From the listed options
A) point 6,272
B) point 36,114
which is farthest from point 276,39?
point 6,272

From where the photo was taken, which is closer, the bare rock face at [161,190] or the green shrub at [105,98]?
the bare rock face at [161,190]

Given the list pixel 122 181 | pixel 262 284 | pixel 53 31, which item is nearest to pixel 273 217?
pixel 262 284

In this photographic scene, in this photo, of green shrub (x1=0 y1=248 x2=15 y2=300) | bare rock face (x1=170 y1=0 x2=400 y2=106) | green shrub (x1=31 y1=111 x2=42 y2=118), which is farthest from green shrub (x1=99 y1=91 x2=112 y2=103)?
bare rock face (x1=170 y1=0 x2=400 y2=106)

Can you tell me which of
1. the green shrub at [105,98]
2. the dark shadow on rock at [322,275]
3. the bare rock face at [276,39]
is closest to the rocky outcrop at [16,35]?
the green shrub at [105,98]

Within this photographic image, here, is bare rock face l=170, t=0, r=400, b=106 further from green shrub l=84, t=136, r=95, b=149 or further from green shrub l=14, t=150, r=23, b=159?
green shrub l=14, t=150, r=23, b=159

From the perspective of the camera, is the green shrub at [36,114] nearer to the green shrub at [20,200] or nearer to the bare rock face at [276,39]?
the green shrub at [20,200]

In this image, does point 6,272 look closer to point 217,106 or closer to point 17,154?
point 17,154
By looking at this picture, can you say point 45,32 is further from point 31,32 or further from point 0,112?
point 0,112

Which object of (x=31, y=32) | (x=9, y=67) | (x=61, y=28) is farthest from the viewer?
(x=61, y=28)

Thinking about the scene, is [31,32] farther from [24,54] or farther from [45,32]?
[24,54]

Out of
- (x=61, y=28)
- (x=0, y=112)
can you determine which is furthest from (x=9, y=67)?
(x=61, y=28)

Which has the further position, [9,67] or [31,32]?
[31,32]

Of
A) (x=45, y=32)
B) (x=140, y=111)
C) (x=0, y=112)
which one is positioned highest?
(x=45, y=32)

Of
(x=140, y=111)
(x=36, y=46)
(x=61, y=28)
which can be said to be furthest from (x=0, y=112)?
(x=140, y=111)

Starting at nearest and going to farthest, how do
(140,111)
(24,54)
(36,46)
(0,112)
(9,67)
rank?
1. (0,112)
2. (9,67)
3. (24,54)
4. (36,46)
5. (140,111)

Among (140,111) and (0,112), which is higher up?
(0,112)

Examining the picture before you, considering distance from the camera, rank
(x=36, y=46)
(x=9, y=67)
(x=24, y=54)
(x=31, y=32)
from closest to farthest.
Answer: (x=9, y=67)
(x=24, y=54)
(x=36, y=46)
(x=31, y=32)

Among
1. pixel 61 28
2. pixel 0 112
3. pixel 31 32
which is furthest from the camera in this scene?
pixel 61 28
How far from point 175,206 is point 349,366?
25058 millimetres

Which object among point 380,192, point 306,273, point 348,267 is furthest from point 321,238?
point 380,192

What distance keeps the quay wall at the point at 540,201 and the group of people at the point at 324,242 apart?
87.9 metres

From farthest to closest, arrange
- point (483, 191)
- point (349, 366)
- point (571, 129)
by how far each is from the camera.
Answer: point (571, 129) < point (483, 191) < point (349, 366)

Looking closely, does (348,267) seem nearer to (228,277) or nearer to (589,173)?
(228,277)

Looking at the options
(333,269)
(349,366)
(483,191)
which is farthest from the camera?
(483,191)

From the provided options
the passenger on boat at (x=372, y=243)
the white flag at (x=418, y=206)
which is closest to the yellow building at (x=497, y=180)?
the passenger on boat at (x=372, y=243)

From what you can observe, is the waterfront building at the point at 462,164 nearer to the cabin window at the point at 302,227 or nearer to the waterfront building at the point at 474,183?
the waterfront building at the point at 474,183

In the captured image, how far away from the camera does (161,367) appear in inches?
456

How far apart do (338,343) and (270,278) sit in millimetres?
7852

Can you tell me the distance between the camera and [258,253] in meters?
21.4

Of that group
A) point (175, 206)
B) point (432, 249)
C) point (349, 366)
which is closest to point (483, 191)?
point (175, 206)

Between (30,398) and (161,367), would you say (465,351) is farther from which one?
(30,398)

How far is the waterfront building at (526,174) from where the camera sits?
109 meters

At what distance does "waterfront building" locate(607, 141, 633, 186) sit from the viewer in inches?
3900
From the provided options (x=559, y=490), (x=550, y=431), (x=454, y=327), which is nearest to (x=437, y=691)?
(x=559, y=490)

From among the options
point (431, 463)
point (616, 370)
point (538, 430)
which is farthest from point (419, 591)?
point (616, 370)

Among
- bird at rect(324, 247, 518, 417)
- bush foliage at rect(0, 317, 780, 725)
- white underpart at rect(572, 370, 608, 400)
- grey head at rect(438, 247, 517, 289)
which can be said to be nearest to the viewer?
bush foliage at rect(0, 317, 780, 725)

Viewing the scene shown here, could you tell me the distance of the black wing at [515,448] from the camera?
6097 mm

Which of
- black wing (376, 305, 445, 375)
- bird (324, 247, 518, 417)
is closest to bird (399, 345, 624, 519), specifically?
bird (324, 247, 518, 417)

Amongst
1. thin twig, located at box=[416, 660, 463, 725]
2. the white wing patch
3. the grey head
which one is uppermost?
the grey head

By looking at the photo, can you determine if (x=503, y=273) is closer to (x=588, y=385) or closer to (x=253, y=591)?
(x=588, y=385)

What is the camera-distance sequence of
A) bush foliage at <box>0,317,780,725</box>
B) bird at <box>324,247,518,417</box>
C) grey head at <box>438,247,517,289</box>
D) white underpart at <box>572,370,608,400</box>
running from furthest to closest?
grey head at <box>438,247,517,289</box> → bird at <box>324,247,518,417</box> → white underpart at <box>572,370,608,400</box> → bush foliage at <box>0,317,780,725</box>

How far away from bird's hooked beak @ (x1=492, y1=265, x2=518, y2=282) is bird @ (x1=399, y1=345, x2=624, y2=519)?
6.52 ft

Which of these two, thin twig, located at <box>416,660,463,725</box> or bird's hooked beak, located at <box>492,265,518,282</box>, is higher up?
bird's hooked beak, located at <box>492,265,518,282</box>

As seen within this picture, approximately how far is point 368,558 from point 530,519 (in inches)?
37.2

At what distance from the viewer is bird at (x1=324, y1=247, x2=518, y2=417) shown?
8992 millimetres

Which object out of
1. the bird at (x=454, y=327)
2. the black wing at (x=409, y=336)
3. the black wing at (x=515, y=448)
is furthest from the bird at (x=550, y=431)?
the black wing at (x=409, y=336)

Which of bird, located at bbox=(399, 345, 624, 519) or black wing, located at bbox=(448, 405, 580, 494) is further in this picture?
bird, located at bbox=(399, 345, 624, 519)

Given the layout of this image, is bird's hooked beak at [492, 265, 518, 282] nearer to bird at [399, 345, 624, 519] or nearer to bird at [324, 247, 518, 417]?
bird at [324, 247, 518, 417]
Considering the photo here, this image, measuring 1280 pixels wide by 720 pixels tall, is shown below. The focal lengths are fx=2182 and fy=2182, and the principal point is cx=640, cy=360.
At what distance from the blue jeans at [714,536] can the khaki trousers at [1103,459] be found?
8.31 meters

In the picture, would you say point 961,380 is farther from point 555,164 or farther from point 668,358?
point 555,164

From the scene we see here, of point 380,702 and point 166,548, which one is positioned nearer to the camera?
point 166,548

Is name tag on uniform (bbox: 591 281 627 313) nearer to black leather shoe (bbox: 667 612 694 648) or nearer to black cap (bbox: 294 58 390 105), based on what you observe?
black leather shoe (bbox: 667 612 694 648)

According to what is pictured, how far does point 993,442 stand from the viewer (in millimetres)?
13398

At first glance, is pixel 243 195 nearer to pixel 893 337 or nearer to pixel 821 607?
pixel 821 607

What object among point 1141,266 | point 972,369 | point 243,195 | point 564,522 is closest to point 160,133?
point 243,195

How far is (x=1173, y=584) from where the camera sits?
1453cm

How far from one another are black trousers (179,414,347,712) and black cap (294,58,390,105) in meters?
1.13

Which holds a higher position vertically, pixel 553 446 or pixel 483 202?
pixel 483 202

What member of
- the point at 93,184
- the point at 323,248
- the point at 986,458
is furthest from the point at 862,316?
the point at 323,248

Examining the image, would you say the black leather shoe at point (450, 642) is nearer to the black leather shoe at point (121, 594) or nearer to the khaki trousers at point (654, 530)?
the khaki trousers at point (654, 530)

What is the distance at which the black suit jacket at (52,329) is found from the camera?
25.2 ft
# # # #
● Task objective:
In the records above, locate the line that contains "What object among". Repeat it and every line after it, exactly, and nothing else.

● Response below:
What object among point 1141,266 | point 972,369 | point 243,195 | point 564,522 is closest to point 160,133?
point 243,195

How far is (x=1173, y=584) from where the camera sits?
1453cm

How far from one another are black trousers (179,414,347,712) and black cap (294,58,390,105) in meters?
1.13

Which holds a higher position vertically, pixel 553 446 or pixel 483 202?
pixel 483 202

What member of
- the point at 93,184
- the point at 323,248
- the point at 986,458
is furthest from the point at 862,316?
the point at 323,248

Examining the image, would you say the black leather shoe at point (450, 642) is nearer to the black leather shoe at point (121, 594) or nearer to the khaki trousers at point (654, 530)?
the khaki trousers at point (654, 530)

What is the distance at which the black suit jacket at (52,329) is found from the camera?
25.2 ft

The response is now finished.